MEHMET AYDIN

Ramazan ayı boyunca çeşitli iftar ve sahur programları düzenleniyor.

Camilerde, salonlarda, dernek, vakıf ve özellikle ekranlarda birçok hocamız va’z-u nasihatlerde bulunuyor. Bu programlar değerlidir ve onlardan istifade etmemiz gerekir.

Ancak hocalarımız konuyu mutlaka Gazze'ye, Gazze’mize bağlamalıdırlar.

Zira ramazanı, Gazze üzerinden değerlendirmesek tam manasıyla anlamamış oluruz.

Birçok ayetin tefsirini, siyer tablolarını, nebilerin kıssalarından kesitleri üzerlerinde gördüğümüz bu kardeşlerimiz, bize orucu ve ramazanı da tam anlamıyla anlatıyorlar aslında.

Bu açıdan, Ey Ramazan ayında program yapan Kıymetli Hocalarımız!

Bu ay Gazze’yi gündemde tutsanız. Gazze’yi konuşsanız!

Mesela bu ay “Orucu neler bozar?” konusunu anlatırken zulüm karşısında susmanın da oruca zarar verdiğinden söz etseniz. Yeme, içme orucu bozduğu gibi bu kardeşlerimizin yaşadıklarını duymama, görmemenin de oruca etkisinden bahsetseniz.

Hakikaten Gazze'ye karşı susmak, orucu bozar mı? Bu soruya cevap verseniz.

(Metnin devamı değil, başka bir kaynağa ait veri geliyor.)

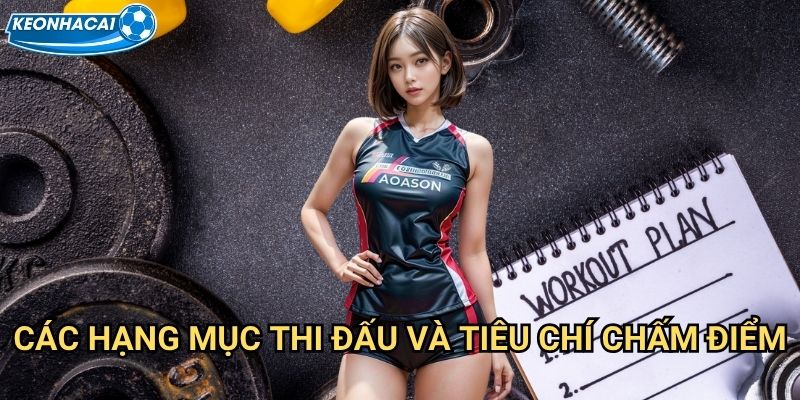 Thể hình Kèo nhà cái family - Cuộc thi sắc đẹp và sức mạnh thể chất 2 Các hạng mục thi đấu và tiêu chí chấm điểm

Ya da orucumuzu ne ile açarız, hangisi daha faziletli; su mu, hurma mı?

Kardeşlerimizin ne içecek suyu ne de yiyecek yemekleri yokken bu konulara çok değinmeseniz. Lüks iftar sofralarını, en azından bu ay biraz kısıtlamamız gerektiği konusunda bizi uyarsanız.

Sofralarında yemek olmayan; ancak her sofradan bir şehid verilen bu kardeşlerimizi görmemiz gerektiğini biraz vurgulasanız.

Ya da sahurun vakti konusunda da çok teferruatlı anlatmasanız. Fecr-i sadık ile fecr-i kazibin, siyah ip ile beyaz ipin çok detaylarına inmeseniz.

Zira Gazze konusunda bile bazı kafalar daha net değil! Bazılarının duruş yerleri farklı, söyledikleri farklı. Hangi çizgide olduklarından, hangi çizgide olmaları gerektiğinden söz etseniz. İlla bir ipten konuşacaksanız; kimin ipi kimin elinde, bunu izah etseniz.

Yine bu yılki fitre miktarının hesabını çok yapmasanız.

Kardeşlerimize asgari ne kadar yardımcı olabiliriz?

Yardımcı olmanın yolları nelerdir?

Yapmamız gerekeni yapmasak vebali nedir? Biraz bunlara değinseniz.

Birazcık da eski ramazanlardan bahsetseniz. Davullu, manili, gölge oyunlu olanlardan değil elbette. Mesela Bedirlerin, Tebüklerin yapıldığı, Mekke'nin fethedildiği, birçok gazve ve seriyyenin yapıldığı ramazanlardan bahsetseniz bize. Efendimizden sonra da Kadisiyye Zaferi, Endülüs’ün Fethi, Safed Kalesi Zaferi, Ayn Calut Zaferi gibi zaferlerin hep ramazan ayında olduğunu hatırlatsanız.

Yani ramazan ayının taat ve ibadetin yanında; cihad ve zafer ayı olduğunu bilmemiz gerektiğini söyleseniz.

Oruç ve cihad kavramlarının birbirine çok yakın olduğunu; oruç ile nefis terbiye edilirken cihad ile küfür dize getirilir, biraz buralara değinseniz.

Kardeşlerimiz bütün imkansızlıklara rağmen oruçla birlikte cihad ederken, biz elimizdeki nimet ve imkanlara rağmen tembellik edersek bu olmaz, olmamalıdır nasihatini yapsanız.

Oruçlu olduğumuzda yorgunluk, bıkkınlık, isteksizlik halinin her tarafımızı kuşattığını ve bundan dolayı birçok hayırlı çalışmalardan geri kaldığımızı; bunun Allah(cc) yanında bir vebal, Gazzeli kardeşlerimize karşı büyük bir mahcubiyet olacağını dile getirseniz.

Dualarımızda hamd ve salavattan sonra,

“Ya Rabbi, Kardeşlerim! Ya Rabbi, Kardeşlerim! Onları muzaffer eyle, bizi de bu mübarek cihaddan hissedar eyle” dememiz gerektiğini, kendimizden önce dualarımızda kardeşlerimize yer vermemiz gerektiğinin dersini verseniz.